- _Passage shown_:
>> Begin
Ray Steward came to Brisbane in 1967 and was appointed as Assistant Parks Manager BCC, and then as Parks Manager from 1970 to 1992. Ray had had previous experience working at the Royal Botanic Gardens Sydney, the Adelaide Botanic Gardens and the Albury City Council Parks Department.
After 25 years, he retired in 1992, and became a volunteer guide at Brisbane Botanic Gardens Mt Coot-tha.
The following memories of working at the Gardens were presented by Ray to the members of the Toowong and District Historical Society in 24 September 2010. He also shows photos of the gardens on a Powerpoint display.
Ray begins his talk by thanking Guest Speaker Programme Organiser Bruce Sinclair for inviting him to share his memories, and commenting that he had enjoyed the earlier discussion on aspects of Toowong’s history.
Thank you for having me here… and [it’s] great to hear all that history about the Toowong area. I’m only going to talk about the history that goes back to the beginning of the new botanic gardens at Mt Coot-tha.
I can’t do it without saying a little bit about myself and telling you a little bit about where I came from.
I came here in 1967 as the assistant manager to the Parks Department in the City Council. Of course, the Greater Brisbane City existed in those days and I knew nothing about all the councils that were amalgamated. I knew they had been amalgamated, but I knew nothing about it and the job I held was virtually in charge of the operation of the Parks Department; now I held that job for 3 years.
1970 came. The manager that was there left and I became the manager and I stayed the manager for a long time
…For the last 20 years I have been retired, but I have still been interested in the Botanic Gardens because I’m a volunteer guide at the gardens and make it my business to know what’s happening in the Brisbane Botanic Gardens at Mt Coot-tha.
Now let’s go back to 1970. In the [Brisbane City] Council, Clem Jones was the then Lord Mayor. The Botanic Gardens in the City was a functioning botanic gardens and the curator was Harold Caulfield.
Harold was one of my staff…and Harold and I talked about a new botanic gardens and never got real serious until the politicians of the day—in fact Clem Jones was the only one that did really show any interest. Politicians of the day decided to let out feelers that we’d have a new botanic gardens.
So we got busy and persuaded the operation to start a new botanic gardens and the first thing that happened—well, there had been moves to make a second botanic gardens in Brisbane at Long Pocket, but that happened many years before when Harry Oakman—do you know Harry Oakman? Have you heard about Harry Oakman? He was director of Parks and Gardens or the manager of parks and gardens for a long time after the war—he was interested in starting a new botanic gardens. But the system was never able to support it and it never happened—and that was to be at Long Pocket.
We actually tried…we put Long Pocket in the system again in the 70s and said, well this is a good site… here is another site. And the site that was chosen was the one at Mt Coot-tha.
>> End
- _Tasks_:
A: List every person named in the Mt Coot-tha gardens talk.
B: Please rewrite the Mt Coot-tha gardens talk from "Thank you for" to "new botanic gardens at Mt Coot-tha.", putting "Toowong district" in place of "Toowong area".
C: Carry on the Mt Coot-tha gardens talk from the point where it stops.
The data has no role in any of these tasks.

- _Given information_:
>> Begin
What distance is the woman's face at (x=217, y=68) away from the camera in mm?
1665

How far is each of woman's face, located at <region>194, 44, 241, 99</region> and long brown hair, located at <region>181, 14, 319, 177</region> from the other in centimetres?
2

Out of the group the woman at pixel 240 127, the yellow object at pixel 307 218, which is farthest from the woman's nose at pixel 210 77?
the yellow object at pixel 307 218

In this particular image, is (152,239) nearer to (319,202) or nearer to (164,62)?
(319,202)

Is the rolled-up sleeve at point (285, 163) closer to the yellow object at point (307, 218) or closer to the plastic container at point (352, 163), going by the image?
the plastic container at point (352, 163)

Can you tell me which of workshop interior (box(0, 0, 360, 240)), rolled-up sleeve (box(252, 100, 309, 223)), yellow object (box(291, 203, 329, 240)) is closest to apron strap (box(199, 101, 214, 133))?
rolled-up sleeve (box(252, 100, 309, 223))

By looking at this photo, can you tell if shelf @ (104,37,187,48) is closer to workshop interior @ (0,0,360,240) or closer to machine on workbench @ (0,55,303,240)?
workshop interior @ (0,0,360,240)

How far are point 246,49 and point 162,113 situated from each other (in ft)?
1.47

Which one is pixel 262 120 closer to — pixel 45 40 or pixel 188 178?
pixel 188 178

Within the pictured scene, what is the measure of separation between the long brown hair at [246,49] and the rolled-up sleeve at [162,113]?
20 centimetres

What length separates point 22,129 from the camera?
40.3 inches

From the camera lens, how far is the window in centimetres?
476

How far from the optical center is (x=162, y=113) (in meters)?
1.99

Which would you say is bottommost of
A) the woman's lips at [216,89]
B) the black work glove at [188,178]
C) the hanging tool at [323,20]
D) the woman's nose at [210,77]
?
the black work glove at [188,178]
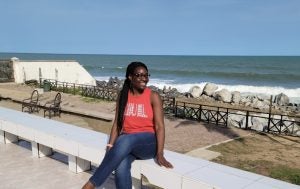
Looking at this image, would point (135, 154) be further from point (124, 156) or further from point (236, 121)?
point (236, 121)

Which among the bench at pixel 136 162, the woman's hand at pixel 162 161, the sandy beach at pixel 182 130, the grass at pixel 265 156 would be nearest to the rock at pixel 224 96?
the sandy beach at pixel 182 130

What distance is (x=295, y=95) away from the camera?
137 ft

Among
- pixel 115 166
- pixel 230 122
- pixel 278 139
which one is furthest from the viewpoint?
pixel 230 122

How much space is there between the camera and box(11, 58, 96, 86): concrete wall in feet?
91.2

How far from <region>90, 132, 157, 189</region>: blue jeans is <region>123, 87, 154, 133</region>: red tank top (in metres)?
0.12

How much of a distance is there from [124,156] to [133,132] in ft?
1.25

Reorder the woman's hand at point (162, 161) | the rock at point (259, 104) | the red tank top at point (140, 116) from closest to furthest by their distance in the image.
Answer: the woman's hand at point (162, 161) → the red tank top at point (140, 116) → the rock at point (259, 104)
>> End
- _The results_:
A: Ray Steward, Bruce Sinclair, Clem Jones, Harold Caulfield, Harry Oakman

B:
Thank you for having me here… and [it’s] great to hear all that history about the Toowong district. I’m only going to talk about the history that goes back to the beginning of the new botanic gardens at Mt Coot-tha.

C:
‘Coot-tha’ means ‘Honey Bee’—and that’s a honey bee hive that’s being referred to. They are native bees and they don’t sting and they produce honey. The current curator Ross McKinnon has introduced a lot of hives into the gardens.
When the garden first started, it was opened in 1970. We know it was open then because that plaque was unveiled by Clem. I haven’t got a photo of that here today. Now on the rear of that plaque—has anyone ever seen the stone?
No, I know you haven’t—it’s still there, but it has actually been turned around and put back in and with shrub, with another shrub and trees close by, and you can hardly see it for trees and plants. And that’s what happens to signs in public places when somebody gets re-inventive and they put up another sign, and the other one goes.
But this one is still there. On the rear of this sign there is another plaque with all the names of the citizens of Brisbane that were on a committee that was formed that worked to support the start-up of the new botanic gardens and there were judges and aldermen and judges… I read the names last night so I could remember who they were, but I can’t remember the judge’s name….
There was a landscape architect who lived around this area somewhere by the name of Barbara van den Broek[i]. She went down to Sydney subsequently and worked down there. There was Harold Caulfield and there was me… and that committee met a few times, and we actually had a master plan done of the gardens.
Ray referred to a photo on his Powerpoint presentation, and said:
This is an early aerial photo of the gardens. The master plan was drawn by a man named Dean Miller. Dean Miller was the landscape architect in my department and he drew the master plan. And the actual plan, the design and functioning of the gardens as you see it today is still that master plan. And the master plan included the quarry over the back and it also included Anzac Park. Anzac Park became the first part of the garden that was developed.
I don’t have any photographs of Anzac Park. You will just have to look at this one for a minute while I tell you about Anzac Park. I know you want to know this story…I want to tell it anyway.
…we started work in Anzac Park; we put the roads in; we took out the house; we took out the scout den; and we built a big nursery. It was a very modern first class nursery of that day. Dean Miller, who designed that nursery had worked in England—he’d worked at Kew Gardens and at a lot of nurseries and he knew what he was doing. It was one of the best designed little nurseries of that time. It was the best, there is no doubt.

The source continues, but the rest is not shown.